Thomas L. Greaney
Of the many elements animating structural change under health reform, Accountable Care Organizations (ACOs) have drawn the greatest attention. Supported by scholarship from health policy experts and positioned as the Affordable Care Act’s centerpiece for systemic reform, the concept came to represent a potential cure-all for the disorders plaguing American health care. While the program, entitled the Medicare Shared Savings Program (MSSP), focuses on Medicare payment policy, its objectives extend much farther. The ACO strategy entails regulatory interventions that at once aim to reshape the health care delivery system, improve outcomes, promote adoption of evidence-based medicine and supportive technology, and create a platform for controlling costs under payment system reform.

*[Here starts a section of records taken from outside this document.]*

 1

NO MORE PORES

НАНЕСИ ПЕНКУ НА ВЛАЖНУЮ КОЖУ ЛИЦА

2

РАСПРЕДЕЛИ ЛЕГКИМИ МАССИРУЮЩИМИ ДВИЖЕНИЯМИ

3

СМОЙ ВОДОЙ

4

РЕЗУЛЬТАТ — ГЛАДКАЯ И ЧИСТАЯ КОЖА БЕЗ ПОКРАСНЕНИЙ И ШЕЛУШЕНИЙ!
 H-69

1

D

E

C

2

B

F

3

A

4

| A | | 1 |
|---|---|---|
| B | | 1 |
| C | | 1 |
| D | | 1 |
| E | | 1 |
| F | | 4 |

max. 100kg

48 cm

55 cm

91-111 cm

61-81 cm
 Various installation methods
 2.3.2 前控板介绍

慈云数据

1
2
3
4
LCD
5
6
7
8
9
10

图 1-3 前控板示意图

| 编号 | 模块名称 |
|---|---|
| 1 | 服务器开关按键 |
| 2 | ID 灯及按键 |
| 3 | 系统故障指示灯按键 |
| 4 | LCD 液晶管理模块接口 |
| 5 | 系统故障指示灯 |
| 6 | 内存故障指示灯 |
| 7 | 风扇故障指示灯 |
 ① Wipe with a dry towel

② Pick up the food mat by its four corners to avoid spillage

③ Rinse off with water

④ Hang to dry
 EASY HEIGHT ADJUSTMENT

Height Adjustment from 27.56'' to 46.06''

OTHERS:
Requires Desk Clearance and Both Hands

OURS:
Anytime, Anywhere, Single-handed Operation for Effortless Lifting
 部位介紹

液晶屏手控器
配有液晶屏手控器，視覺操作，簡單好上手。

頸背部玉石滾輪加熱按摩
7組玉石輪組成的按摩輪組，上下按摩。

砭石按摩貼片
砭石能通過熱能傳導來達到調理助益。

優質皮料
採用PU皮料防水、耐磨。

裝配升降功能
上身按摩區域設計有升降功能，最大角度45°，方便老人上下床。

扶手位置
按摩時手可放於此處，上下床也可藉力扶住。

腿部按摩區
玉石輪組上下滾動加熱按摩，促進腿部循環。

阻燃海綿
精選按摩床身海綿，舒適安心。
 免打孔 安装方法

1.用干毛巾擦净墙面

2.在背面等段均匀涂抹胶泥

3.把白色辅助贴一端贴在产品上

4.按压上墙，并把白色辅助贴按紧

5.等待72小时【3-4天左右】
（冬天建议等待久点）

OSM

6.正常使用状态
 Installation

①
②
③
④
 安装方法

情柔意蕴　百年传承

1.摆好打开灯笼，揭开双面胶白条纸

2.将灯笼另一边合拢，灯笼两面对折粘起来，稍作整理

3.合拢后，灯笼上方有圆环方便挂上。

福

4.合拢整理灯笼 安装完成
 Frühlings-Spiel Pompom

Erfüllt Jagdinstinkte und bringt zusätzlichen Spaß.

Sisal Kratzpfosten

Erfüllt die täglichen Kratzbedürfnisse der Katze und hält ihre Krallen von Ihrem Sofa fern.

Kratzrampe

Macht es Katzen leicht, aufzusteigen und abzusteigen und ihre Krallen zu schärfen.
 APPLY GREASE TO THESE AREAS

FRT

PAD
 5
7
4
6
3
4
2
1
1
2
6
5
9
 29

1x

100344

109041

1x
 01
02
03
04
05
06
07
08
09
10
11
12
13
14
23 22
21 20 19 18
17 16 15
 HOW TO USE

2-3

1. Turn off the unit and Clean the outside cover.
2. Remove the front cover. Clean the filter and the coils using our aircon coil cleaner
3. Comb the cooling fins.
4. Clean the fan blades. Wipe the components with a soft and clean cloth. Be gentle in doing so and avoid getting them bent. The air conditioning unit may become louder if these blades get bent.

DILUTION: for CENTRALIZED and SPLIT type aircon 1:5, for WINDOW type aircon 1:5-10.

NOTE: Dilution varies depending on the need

Ambitious aims to be sure. Implementation, however, has proved a wrenching process. Because the law entails seismic change requiring norm-shifting, institution building, and law reform, interest groups did not remain quiescent. Moreover, the ACO strategy calls upon disparate governmental entities to cooperate (and in many cases, cede regulatory turf), and asks the private sector to respond responsibly to changes that are rife with possibilities for opportunistic behavior. The regulatory undertaking itself is far reaching—perhaps unprecedented—in its goal of “nation building”: fostering institutions that will counter market failure and shift embedded incentives and practices in medicine. Given the abject state of health care markets, a central question is whether implementing regulations and legal standards are adequate to achieve the hoped-for rationalization of health care delivery and financing.